THE NATIONAL Asset Management Agency (Nama) made a loss of €7 million in its first two months of operation, according to its first set of quarterly accounts, published yesterday.
The loss was recorded by the master special purpose vehicle (SPV), a National Treasury Management Agency (NTMA) subsidiary charged with issuing the government-guaranteed debt that is used to buy eligible bank loans.
The accounts cover the period from January 27th to March 31st. Just €58,000 in interest was generated by Nama during this period, as the first tranche of loans – €814 million – was only transferred to the agency on March 29th.
“To put this number into context, it should be noted that interest income was generated over a two-day period in the first quarter of 2010 from a relatively small portfolio of loans,” Nama chairman Frank Daly and chief executive Brendan McDonagh stated in a letter to Minister for Finance Brian Lenihan on June 30th. “As later loan tranches are acquired by Nama, the amount of interest income will increase to offset interest costs and expenses,” the letter states.
The master SPV had total operating income of €8.9 million. This was mostly related to the “release of prepaid acquisition costs”. Its expenses amounted to just more than €16 million.
The biggest expense incurred in the first quarter was €8.9 million paid for due diligence work on the loans it acquired. The agency also paid €2.45 million in secondment costs to accountants PricewaterhouseCoopers in the UK for “specialist personnel to work with Nama on “key aspects of the set-up phase”. Just under €2.2 million was reimbursed to the NTMA for the costs of staff and services.
In addition, just more than €1 million was paid in “master and primary servicer” fees; €306,000 in legal and tax fees; and €242,000 to financial advisers.
An unrealised loss of €1.35 million on derivatives was also booked.
The one bright spot for the agency was that it made a €548,000 foreign exchange gain.
Nama also paid €118,000 in the first quarter in fees to its nine-person board.
The quarterly accounts show that Nama acquired €814 million in loans from EBS Building Society and Irish Nationwide Building Society for €371 million on March 29th. This represented a discount of 54 per cent.

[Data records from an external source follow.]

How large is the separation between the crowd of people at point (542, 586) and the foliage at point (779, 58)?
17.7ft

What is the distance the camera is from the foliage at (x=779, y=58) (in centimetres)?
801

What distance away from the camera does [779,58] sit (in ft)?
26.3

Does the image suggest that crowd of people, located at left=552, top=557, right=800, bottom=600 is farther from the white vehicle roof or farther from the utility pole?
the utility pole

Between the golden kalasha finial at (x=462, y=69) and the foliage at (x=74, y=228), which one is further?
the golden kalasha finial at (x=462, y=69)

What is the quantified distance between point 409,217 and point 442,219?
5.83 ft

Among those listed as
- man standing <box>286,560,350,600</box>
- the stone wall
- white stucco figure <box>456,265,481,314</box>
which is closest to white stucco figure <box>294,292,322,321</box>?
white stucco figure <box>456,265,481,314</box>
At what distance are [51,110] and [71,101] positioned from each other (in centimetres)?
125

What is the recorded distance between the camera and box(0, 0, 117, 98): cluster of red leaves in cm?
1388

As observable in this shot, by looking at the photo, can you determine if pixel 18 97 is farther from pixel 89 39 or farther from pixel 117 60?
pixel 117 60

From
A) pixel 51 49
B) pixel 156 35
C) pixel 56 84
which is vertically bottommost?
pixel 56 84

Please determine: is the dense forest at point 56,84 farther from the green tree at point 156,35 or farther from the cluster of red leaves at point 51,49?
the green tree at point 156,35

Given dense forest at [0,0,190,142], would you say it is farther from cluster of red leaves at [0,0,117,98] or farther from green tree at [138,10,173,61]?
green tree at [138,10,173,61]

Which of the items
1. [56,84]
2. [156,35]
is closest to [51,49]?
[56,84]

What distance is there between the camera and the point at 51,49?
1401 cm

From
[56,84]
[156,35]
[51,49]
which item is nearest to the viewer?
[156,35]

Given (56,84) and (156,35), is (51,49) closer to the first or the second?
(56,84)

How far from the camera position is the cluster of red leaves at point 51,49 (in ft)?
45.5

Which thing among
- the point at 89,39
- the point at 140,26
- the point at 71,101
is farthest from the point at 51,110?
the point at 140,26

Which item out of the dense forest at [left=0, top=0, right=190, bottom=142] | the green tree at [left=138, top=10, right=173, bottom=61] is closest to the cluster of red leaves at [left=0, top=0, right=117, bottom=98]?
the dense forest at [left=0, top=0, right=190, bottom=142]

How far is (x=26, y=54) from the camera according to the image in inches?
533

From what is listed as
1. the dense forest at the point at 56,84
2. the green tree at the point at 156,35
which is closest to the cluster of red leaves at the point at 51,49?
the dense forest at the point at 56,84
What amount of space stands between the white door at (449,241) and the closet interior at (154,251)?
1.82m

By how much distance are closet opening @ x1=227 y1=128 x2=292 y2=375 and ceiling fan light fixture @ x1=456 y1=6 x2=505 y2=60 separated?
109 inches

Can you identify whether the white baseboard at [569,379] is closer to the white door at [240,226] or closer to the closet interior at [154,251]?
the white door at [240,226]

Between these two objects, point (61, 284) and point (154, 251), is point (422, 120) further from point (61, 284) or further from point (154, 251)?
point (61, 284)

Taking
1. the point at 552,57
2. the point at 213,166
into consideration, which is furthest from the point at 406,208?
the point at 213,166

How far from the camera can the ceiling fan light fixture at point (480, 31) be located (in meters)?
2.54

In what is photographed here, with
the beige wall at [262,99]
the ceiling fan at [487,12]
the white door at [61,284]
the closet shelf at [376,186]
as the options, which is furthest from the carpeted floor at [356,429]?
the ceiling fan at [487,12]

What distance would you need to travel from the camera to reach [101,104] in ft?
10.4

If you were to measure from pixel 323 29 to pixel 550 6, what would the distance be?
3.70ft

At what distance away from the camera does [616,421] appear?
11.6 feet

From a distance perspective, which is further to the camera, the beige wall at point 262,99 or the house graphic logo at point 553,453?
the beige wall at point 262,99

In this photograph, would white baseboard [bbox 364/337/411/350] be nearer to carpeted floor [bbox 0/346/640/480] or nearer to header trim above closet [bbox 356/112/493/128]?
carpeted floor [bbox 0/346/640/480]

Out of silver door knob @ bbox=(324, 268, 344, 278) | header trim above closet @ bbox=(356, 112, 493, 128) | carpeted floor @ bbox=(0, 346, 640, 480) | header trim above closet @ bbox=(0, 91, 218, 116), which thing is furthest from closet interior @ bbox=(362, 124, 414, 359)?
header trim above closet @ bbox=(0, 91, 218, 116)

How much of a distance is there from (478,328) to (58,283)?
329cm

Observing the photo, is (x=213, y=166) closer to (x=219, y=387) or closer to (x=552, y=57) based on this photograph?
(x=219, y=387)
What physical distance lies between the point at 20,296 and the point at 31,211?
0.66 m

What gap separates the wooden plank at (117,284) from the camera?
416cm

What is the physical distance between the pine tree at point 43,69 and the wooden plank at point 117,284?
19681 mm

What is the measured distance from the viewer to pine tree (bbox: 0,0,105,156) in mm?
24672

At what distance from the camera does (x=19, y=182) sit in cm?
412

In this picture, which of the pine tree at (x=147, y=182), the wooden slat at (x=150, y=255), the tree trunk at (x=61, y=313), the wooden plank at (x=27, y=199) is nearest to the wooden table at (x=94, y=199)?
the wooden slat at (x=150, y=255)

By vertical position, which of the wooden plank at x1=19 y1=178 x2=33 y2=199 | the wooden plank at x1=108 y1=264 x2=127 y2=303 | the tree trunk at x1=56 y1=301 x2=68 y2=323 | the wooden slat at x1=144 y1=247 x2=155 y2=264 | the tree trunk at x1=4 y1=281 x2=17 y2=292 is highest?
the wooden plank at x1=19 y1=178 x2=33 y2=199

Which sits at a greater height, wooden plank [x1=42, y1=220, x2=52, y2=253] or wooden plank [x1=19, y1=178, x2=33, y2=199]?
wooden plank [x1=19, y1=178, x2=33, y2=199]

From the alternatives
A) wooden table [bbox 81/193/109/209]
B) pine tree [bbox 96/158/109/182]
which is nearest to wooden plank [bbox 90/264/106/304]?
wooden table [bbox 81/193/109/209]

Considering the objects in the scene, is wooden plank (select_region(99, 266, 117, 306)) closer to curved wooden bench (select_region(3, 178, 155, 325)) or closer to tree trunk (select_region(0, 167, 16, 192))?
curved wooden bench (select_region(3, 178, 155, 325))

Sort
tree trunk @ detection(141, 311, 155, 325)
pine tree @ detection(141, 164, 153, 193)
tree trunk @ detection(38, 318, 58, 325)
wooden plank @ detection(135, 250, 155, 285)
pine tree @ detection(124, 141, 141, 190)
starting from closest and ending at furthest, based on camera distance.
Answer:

A total of 87 loans were transferred by the institutions, of which 30 were deemed to be performing and the balance non-performing.
The haircut applied to the performing loans was 10.2 per cent. Nama paid €140 million for €156 million worth of loans. The discount applied to the €658 million in non-performing loans was just under 65 per cent, with Nama valuing the assets at €231 million.
In terms of the non-performing loans, 74 per cent were considered to be impaired, while the balance were on “watch”. The haircut applied to the 33 most impaired loans was 76 per cent.
The agency paid just €105 million for these loans, which had a nominal value of €454 million.
Only the two building societies had transferred loans to Nama in the period covered.